Wilhelm’s mind brushed mine like satin over naked skin, pleased with what he sensed in my thoughts. The wings were wide behind me, and every time trepidation jittered into me, the master of my Cold Company offered a rushing riptide reminder that I was not alone, his mind a strong undertow vowing to roll through my own sooner or later. This would cascade through Harry as well, tying us tighter together, swelling our powers, threatening to pull us off our feet. I wondered if I was hiding Wilhelm’s effect on me from Batten’s notice at all, or if I was kidding myself about that.

The group in front of us stopped abruptly, and I had to wheel back so as not to body slam into the whip-thin revenant before me. He turned the side of his face, sensing our closeness and not entirely comfortable with it; I caught sight of a small, greying tattoo above the guy’s left eyebrow, and that was enough to make Batten stiffen unhappily beside me.

I nudged him and gave him the questioning
know-that-guy?
eyebrow lift. In answer, Batten dipped his chin ever so slightly in confirmation. At first, I figured that narrowed it down a lot, but then I remembered this was Kill-Notch I was talking to, Mr. Hundred-and-Eight slayings, and he probably recognized a lot of revenants on sight. It hurt me to think that he'd staked more revenants than I'd even met. Maybe he had a warrant for this guy’s demise.  In any case, it ramped Batten’s discomfort further. I glanced over my shoulder uncertainly at Harry, looking for words of comfort, and found his cold, flat gaze focused on the vampire hunter he’d reluctantly brought to Skulesdottir. I didn’t need the Bond or my Talents to read distrust tempered with determination; if Kill-Notch stepped out of line here, I wouldn’t have to react. Harry would beat me to from eight feet away.

The DaySitter of House Buryshkin greeted me first in German, making an assumption based on my prince’s declared ancestry. I hadn’t explained yet to Batten the difference between “declared ancestry” and actual ancestry. Some revenants had existed long before human beings were widespread on the planet; in order to blend in to their surroundings, some of the eldest had claimed a heritage that was closest to their area of origin. Wilhelm Dreppenstedt had chosen his name. What he had been called at birth was anyone’s guess. I understood only that he had been taken down by the First Turned somewhere in the Swabian Alps at the same time as Malas Nazaire, and that they had fled north in the wake of their maker, draining mortal bodies as they did.

When I smiled at the DaySitter but did not appear to understand her greeting, she bit her glossy bottom lip, gave me a quick head-to-toe, checked out Batten, and switched to English. “There is always a safe corner in the Den of the Ice Bear for the Raven of Night,” she said formally, tucking her hair behind one ear. “And Death Rejoices with me as I welcome my sister.”

Um, okay.
“Hiya,” I said, picking up from the Blue Sense that she found me interesting to look at. Must have been the punk-Rapunzel ghost hair; the turquoise strand, disobedient as ever, had wriggled out of my up-do to curl down against the soft marks left by Harry’s last feed. I stuck my gloved hand out. She took it gently and shook. “I’m Marnie. You might not want to call yourself my sister. My real sisters don’t.”

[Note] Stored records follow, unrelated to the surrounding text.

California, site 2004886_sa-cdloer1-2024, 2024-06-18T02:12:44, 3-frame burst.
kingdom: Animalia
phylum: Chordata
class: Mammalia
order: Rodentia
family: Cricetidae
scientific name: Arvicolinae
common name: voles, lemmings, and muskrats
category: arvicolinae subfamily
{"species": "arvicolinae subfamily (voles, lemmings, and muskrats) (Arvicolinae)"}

She gave me another sweeping look. “Thank you for the warning,” she said, “but my loyalty to my house decides who is family and who is not. I’m Netta.” She paused, apparently for me to add something, but since I didn’t know what she wanted, I squirmed in my Keds. She lowered her voice to barely a whisper. “May I know your Second?”

“Know, like… in the biblical sense?” I grinned wickedly at her, ignoring Batten’s long-suffering sigh. “Sure. I rent him out by the minute. He’s super-cheap. Not because the sex is bad, but because he’s a total dickhead before and after. Sometimes during.”

Her mouth made a little O that matched the perfectly wide eyes my words had inspired. For a moment, she didn’t know quite how to respond, and while her mouth worked soundlessly, her eyes slid sideways to see who exactly might be listening. “How much?” she said with a widening smirk.

I laughed then, delighted. “For my sister? First one’s on the house. Get it?”

Batten took my elbow with a little growl.

“Until we meet again, sister,” Netta said, already cautiously shifting gears to speak to Harry behind us, using whatever cues she had in her social arsenal to decide between French and English. I was sort of curious as to where she’d peg Harry; it could go either way, depending on his mood. In the end, I overheard her greet him with purring respect in rapid French and then switch to English when she heard how his French had a subtle London inflection to it. Netta was a marvel. I wondered what she’d done for a living before becoming a DaySitter, and if she still worked at it.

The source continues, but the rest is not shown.